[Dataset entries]
• • •
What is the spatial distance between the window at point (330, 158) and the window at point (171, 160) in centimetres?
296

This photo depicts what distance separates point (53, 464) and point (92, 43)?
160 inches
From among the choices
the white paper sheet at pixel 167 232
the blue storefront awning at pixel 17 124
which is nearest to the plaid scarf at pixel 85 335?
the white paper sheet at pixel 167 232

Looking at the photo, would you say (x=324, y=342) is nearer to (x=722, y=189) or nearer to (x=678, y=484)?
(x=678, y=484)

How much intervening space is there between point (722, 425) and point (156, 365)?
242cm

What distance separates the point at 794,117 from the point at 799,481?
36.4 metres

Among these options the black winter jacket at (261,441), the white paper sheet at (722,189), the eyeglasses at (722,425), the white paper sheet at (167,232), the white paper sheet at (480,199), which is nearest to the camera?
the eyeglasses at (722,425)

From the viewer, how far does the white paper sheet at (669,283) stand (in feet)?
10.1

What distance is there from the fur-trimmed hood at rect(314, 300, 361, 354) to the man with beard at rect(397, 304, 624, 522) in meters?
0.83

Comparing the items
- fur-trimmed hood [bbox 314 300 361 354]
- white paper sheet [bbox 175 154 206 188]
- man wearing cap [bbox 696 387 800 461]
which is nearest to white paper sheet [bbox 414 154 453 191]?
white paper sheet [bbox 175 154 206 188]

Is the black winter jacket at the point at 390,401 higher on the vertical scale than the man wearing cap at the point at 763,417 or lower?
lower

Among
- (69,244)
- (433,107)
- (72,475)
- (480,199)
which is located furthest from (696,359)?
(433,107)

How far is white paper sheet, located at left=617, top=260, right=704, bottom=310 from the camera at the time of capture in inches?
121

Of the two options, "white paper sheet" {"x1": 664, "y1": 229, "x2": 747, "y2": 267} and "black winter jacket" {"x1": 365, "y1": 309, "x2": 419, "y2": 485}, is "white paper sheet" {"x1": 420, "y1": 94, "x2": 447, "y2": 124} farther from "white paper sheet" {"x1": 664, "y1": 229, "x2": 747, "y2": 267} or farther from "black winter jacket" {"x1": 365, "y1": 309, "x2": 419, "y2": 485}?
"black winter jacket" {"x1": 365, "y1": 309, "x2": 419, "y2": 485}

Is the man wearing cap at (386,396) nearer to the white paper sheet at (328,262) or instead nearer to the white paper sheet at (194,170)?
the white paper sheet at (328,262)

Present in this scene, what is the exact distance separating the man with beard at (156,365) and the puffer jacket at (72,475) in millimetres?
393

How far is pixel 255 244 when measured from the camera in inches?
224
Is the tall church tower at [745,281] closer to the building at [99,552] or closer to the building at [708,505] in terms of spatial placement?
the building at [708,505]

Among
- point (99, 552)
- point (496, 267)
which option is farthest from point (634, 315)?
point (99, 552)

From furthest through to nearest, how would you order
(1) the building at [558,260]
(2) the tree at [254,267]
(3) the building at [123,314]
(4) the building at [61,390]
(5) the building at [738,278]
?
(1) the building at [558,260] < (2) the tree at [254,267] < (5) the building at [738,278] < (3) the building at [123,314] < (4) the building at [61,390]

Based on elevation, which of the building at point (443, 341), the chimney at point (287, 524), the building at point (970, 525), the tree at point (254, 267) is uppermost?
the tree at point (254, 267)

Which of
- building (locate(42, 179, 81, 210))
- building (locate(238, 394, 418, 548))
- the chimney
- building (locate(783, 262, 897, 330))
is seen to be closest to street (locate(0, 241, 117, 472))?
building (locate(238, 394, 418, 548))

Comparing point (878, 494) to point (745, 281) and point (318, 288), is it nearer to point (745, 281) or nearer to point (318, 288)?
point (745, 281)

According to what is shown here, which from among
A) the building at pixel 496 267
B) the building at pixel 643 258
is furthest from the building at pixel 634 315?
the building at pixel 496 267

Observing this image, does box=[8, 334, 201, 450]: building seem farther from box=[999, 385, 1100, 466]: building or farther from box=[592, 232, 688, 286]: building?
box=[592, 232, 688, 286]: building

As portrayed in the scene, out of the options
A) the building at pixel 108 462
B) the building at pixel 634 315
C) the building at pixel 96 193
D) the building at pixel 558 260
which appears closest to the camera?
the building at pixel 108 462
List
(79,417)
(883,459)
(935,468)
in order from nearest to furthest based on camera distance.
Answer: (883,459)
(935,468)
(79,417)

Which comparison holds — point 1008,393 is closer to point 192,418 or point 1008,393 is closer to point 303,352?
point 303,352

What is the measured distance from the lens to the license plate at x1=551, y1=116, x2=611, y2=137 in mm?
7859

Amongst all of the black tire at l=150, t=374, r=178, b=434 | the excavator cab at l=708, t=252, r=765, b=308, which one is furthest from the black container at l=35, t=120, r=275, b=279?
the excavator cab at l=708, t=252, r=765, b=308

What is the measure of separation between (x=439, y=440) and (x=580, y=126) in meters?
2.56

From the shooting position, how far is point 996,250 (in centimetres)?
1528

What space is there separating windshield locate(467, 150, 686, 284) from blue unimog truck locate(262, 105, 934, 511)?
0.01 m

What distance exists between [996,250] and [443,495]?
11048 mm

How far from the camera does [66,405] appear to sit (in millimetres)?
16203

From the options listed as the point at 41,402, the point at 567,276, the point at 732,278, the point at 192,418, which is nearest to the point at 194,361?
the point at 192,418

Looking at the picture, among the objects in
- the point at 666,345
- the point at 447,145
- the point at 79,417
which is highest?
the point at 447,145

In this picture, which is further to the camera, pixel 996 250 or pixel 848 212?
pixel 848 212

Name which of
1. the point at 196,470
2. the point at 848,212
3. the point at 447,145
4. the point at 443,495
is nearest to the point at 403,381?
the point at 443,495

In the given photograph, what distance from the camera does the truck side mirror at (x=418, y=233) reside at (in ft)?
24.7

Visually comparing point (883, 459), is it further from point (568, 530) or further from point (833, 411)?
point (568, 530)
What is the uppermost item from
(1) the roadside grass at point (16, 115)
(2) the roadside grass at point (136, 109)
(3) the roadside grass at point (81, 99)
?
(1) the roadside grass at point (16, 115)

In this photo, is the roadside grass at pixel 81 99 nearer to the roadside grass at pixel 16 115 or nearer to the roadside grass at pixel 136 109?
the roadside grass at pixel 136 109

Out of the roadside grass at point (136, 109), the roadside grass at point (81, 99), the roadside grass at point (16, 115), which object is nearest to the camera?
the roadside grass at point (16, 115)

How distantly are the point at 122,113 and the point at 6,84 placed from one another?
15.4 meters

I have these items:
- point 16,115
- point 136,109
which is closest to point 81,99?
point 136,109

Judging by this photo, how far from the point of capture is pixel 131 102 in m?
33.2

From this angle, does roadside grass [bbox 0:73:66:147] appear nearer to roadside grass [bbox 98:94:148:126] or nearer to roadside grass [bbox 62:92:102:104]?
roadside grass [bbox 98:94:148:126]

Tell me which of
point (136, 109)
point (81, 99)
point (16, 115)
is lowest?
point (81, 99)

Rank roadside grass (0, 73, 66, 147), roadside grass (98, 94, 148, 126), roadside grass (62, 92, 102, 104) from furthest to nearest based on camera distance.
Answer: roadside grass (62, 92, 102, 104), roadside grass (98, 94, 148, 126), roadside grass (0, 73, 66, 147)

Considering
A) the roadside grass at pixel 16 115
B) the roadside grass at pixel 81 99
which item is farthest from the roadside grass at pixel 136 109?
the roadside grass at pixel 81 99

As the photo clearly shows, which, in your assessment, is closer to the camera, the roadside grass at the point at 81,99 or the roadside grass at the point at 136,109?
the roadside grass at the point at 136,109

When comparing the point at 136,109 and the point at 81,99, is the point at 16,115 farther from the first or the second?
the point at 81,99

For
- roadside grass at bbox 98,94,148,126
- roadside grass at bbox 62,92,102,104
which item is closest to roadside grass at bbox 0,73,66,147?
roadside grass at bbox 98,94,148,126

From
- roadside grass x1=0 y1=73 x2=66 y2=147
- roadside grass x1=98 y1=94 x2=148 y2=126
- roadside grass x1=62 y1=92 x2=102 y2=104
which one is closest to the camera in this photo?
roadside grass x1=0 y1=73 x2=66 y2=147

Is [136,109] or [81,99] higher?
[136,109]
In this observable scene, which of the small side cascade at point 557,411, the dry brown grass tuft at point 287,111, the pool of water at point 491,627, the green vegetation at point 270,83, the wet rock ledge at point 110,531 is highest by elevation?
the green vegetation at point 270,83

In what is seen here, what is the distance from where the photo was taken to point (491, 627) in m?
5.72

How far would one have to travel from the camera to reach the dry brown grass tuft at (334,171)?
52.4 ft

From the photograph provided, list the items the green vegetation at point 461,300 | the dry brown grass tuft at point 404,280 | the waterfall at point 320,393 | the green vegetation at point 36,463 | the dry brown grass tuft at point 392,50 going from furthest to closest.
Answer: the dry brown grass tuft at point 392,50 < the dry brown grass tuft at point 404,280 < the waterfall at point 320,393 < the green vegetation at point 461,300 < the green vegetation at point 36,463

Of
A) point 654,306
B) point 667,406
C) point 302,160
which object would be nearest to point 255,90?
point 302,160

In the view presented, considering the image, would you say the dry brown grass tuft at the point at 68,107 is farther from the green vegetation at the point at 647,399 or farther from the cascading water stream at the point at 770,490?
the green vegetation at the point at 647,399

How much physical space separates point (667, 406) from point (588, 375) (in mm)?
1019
• • •
Please reproduce, word for word, the part of the records above that opens with the first line of the records and closes with the line containing "36.4 metres". Include both of those lines.

What is the spatial distance between the window at point (330, 158) and the window at point (171, 160) in centimetres?
296

This photo depicts what distance separates point (53, 464) and point (92, 43)?
160 inches
From among the choices
the white paper sheet at pixel 167 232
the blue storefront awning at pixel 17 124
which is nearest to the plaid scarf at pixel 85 335?
the white paper sheet at pixel 167 232

Looking at the photo, would you say (x=324, y=342) is nearer to (x=722, y=189) or nearer to (x=678, y=484)?
(x=678, y=484)

How much intervening space is there between point (722, 425) and point (156, 365)?
242cm

What distance separates the point at 794,117 from the point at 799,481?
36.4 metres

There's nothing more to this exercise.